Alas, that’s fewer than Navratilova’s astonishing 59 slam victories, and she, too, was a multi-faceted pioneer, bringing a new level of fitness to women’s sports and, later, championing gay rights.
(Of course they both fall short of Margaret Court’s 62 slams, which might eliminate them from the top perch, as well.)
Joyner-Kersee? Now we’re talking. The famed heptahlete (a fancy term for all-around jack) won three gold, one silver and two bronze medals over an astounding four Olympics. She holds the world record in heptathlon along with six all-time best results.
And she did all this while battling asthma, which she continues to battle as a visible spokeswoman for treatments.

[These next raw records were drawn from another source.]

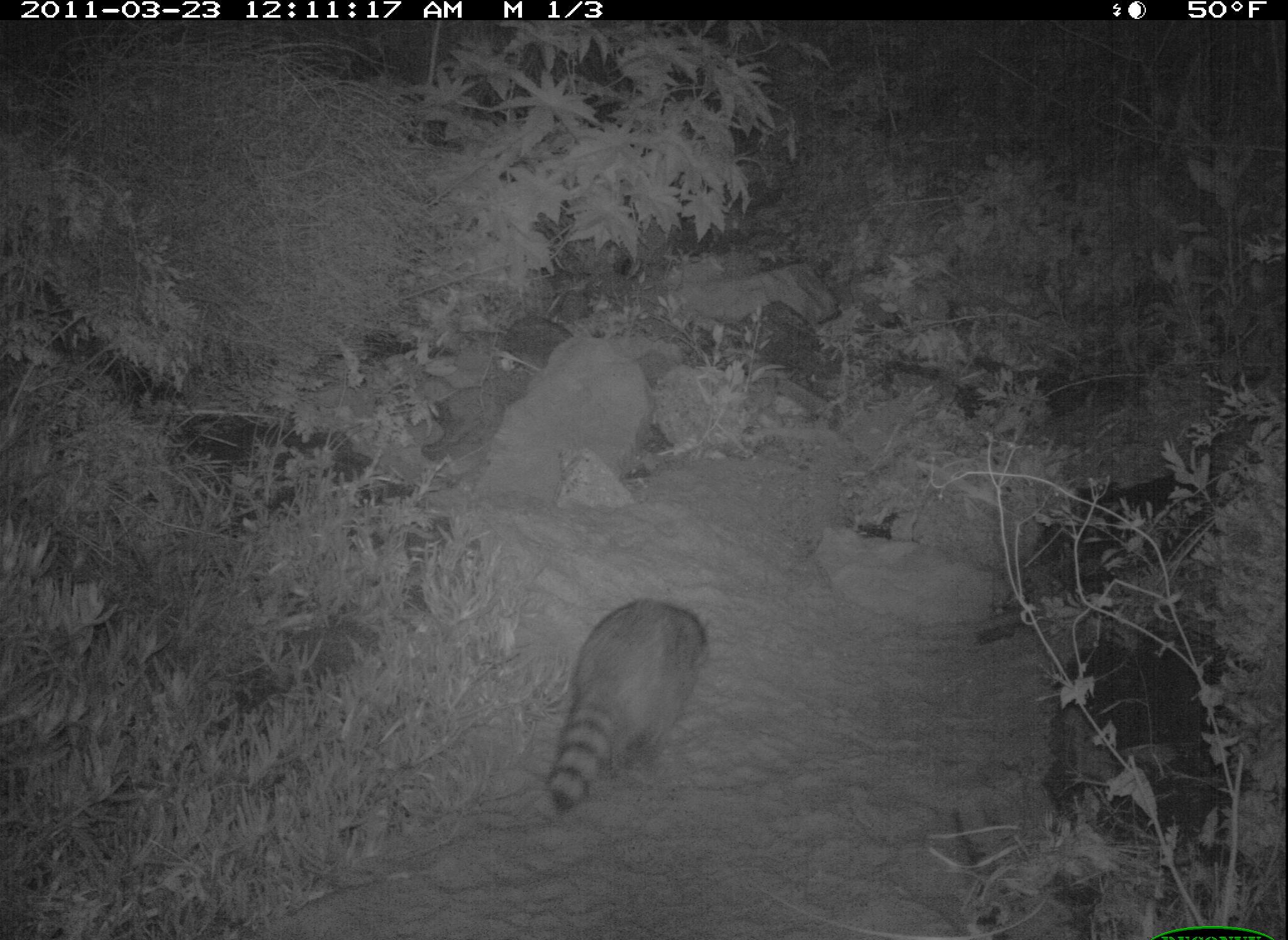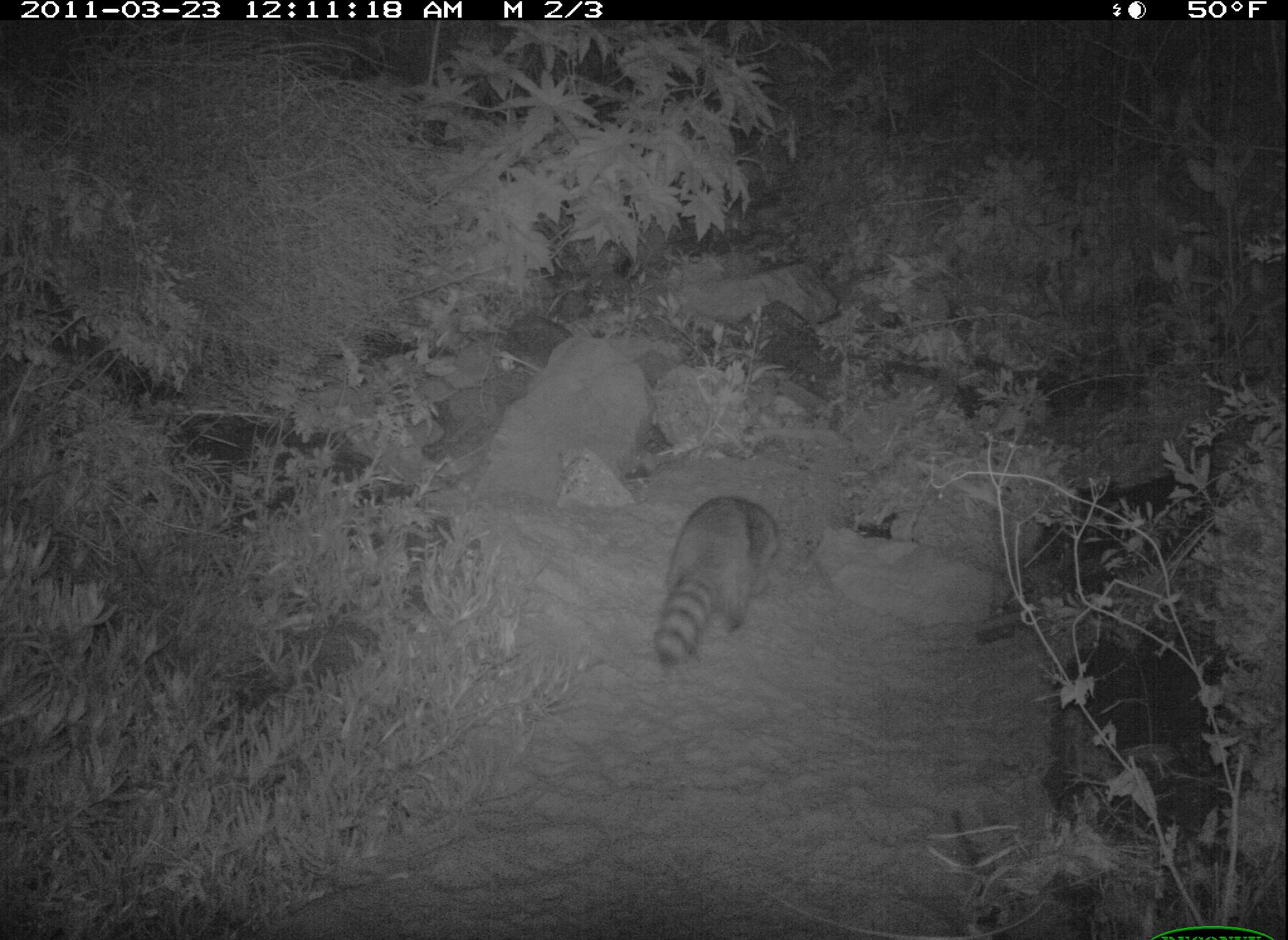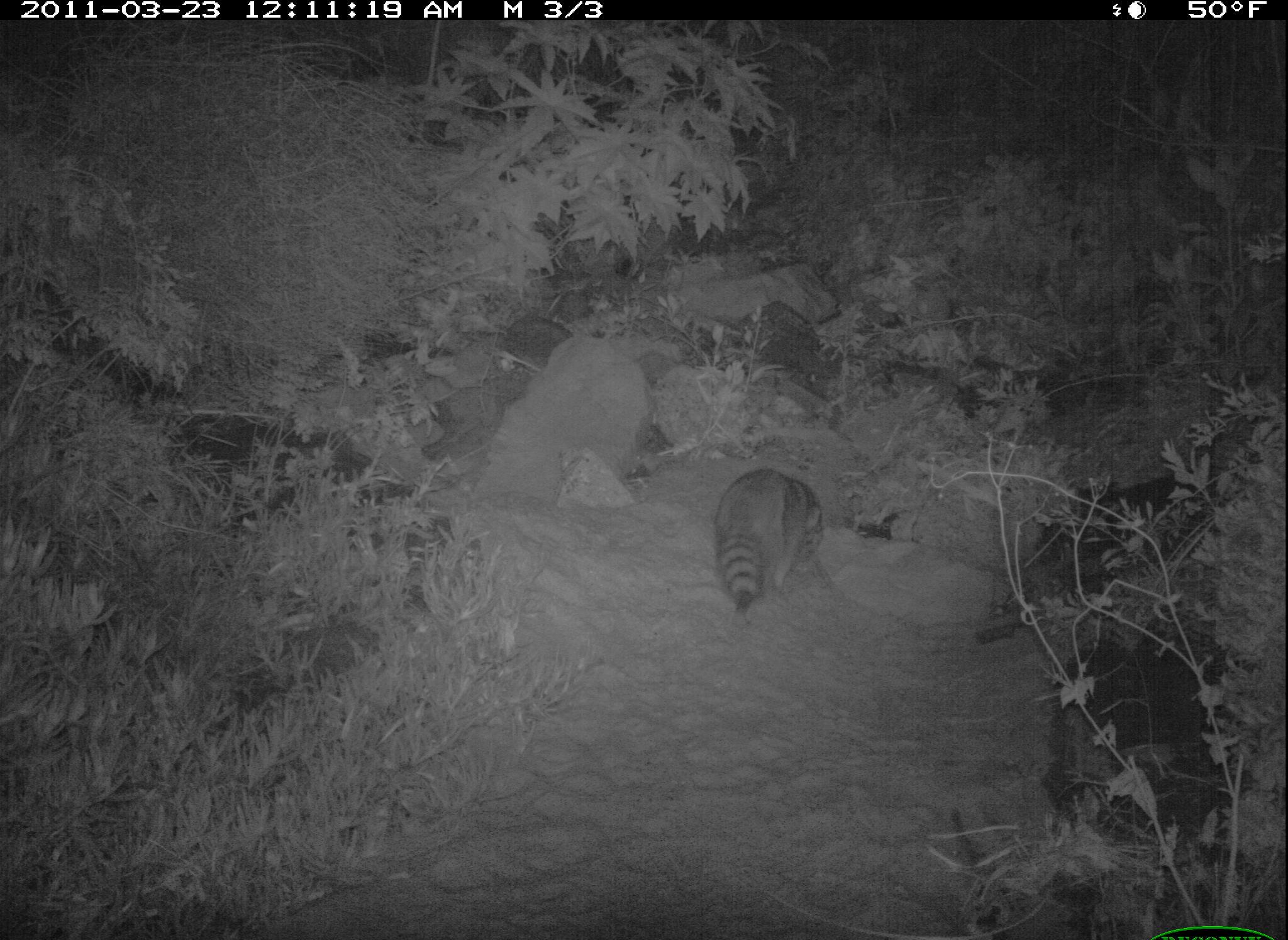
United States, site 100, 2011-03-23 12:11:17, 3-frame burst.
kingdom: Animalia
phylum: Chordata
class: Mammalia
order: Carnivora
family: Procyonidae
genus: Procyon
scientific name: Procyon lotor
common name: raccoon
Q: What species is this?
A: Raccoon (Procyon lotor).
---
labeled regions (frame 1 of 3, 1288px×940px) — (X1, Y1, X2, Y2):
raccoon: (535, 559, 726, 830)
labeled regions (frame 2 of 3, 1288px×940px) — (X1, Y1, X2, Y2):
raccoon: (634, 469, 799, 688)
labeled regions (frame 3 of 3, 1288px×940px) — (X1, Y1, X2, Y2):
raccoon: (705, 451, 839, 630)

My former colleagues at Sports Illustrated once named Joyner-Kersee the best female athlete of the 20th century.
Sorenstam’s run makes her the leader in the clubhouse for the 21st century title, but she doesn’t quite knock JJK from atop the all-time list.
It will be easy for all except those who follow and appreciate golf to forget just how good Sorenstam has been, and my fear is that her feats – like those of Wright and Whitworth – will fade from the sports consciousness as someone comes along who runs, jumps or thwacks a tennis ball while looking hot in a short skirt.
Sorenstam was never any of those things. She’s just a winner, one who dominated her era. She won the player of the year award eight times, the Vare Trophy (low scoring average in a season) six times, and played on seven Solheim Cup teams for Europe.
She also went against the men when she teed it up at the Colonial in 2003 and, despite a wave of negativity, missed the cut by only four strokes. Recently she described that week as a turning point for her.
“It just felt like the pressure that I felt through the Colonial, nothing will ever compare to that,” Sorenstam said. “I remember stepping up to a tournament after the Colonial and feeling like it was a piece of cake.”
Sorenstam also laid the groundwork for the game’s next great player, Lorena Ochoa, who attended the same college as Sorenstam (Arizona) and sought the icon out for counsel when she joined the tour.
Interestingly, at 26, Ochoa has already racked up 23 LPGA wins. At that same age, Sorenstam had just six.
Sorenstam may not be the best female athlete ever, but she’s holding her own for the 21th century nod – at least for now.